*TEXTE À LIRE*
════════════════

Dès 1936 LIFE s’impose comme « le plus grand diaporama sur terre » selon son fondateur Henry Luce. Premier magazine à être véritablement axé sur la photographie, il offre une place de choix aux reportages des plus grands journalistes internationaux.
Primauté de l’image sur le texte
Rester fidèle à l’image, LIFE en a fait la promesse. Précurseur, le magazine propose une recette puissante : des photographies doublées de séquences narratives prenantes. Le récit s’accompagne invariablement d’images fortes et les photographies apparaissent en grand format. Symboliques ou représentatives, elles renforcent ou contredisent les points essentiels de l’article. Son style informel et instantané donne une impression de proximité et d’authenticité. Transcendant le photojournalisme, les photos de LIFE parlent du monde et surtout au monde.

════════════════

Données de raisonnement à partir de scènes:
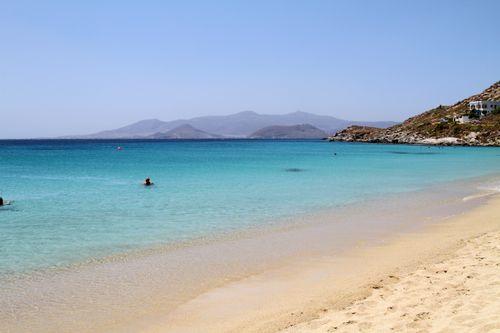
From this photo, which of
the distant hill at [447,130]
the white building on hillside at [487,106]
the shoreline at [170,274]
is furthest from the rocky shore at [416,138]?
the shoreline at [170,274]

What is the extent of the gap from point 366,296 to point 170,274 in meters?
4.85

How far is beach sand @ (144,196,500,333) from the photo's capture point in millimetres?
7371

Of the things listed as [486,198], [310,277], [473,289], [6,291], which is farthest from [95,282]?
[486,198]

════════════════

*CONSIGNES À SUIVRE*
Rédigez la suite du texte sur le magazine LIFE, en reprenant juste après sa dernière phrase.

*RÉSULTAT OBTENU*
Entre joie, regret, horreur ou tristesse, la société américaine découvre le pouvoir émotionnel des images. Pour Bill Shapiro, ancien rédacteur en chef du magazine, la photo intitulée Reaching Out de Larry Burrows témoigne de cet « esprit LIFE ». Datant de la guerre du Vietnam, on y voit un soldat blessé tendre la main à un camarade au sol. « On dirait presque une scène de la Bible, vu la façon dont elle est tournée. C’est si immédiat. Larry Burrows était si proche de l’action qu’il a dû prendre cette photo instantanément. Mais ce qu’il a capturé, c’est quelque chose qui restera dans votre cœur. Vous avez l’impression d’être dans la photo. C’est magnifiquement composé. »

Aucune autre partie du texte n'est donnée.